Perform the following steps to recover Cryptographic Security Platform and the deployed solutions after a system crash.
As explained in Installing CSP, only prod-mode
installations support disaster recovery.
Recovering single-node installations
When a single-node installation crashes, recover the Cryptographic Security Platform and the deployed solutions from a backup as explained in Restoring the state.
Recovering multi-node installations with a quorum
When your multi-node installation retains the quorum described in Required number of nodes, you must simply remove, restore and add the crashed nodes.
To recover a crashed node.
Mark the node as unschedulable.
sudo kubectl cordon <node-to-delete>
Drain the pods from the node to delete.
sudo kubectl drain <node-to-delete> --delete-emptydir-data --disable-eviction --force --ignore-daemonsets --timeout=600s
Delete the node from the cluster.
sudo kubectl delete node <node-to-delete> --timeout=600s
- Restore the node and add it again to the cluster, as explained in Adding nodes.
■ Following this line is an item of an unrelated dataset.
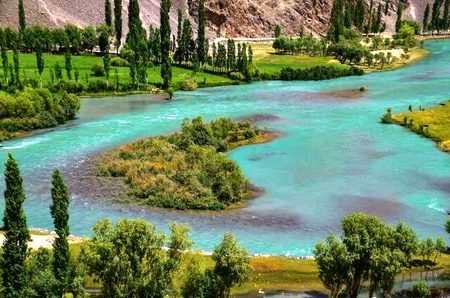 Beautiful Nature image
Recovering multi-node installations without a quorum
When your multi-node installation does not retain the quorum described in Load balancing requirements, follow the steps below for recovery.
To recover a multi-node deployment without a quorum
- Run clusterctl uninstall in all the nodes to uninstall Cryptographic Security Platform.
- Recover the Cryptographic Security Platform and the deployed solutions from a backup as explained in Restoring the state.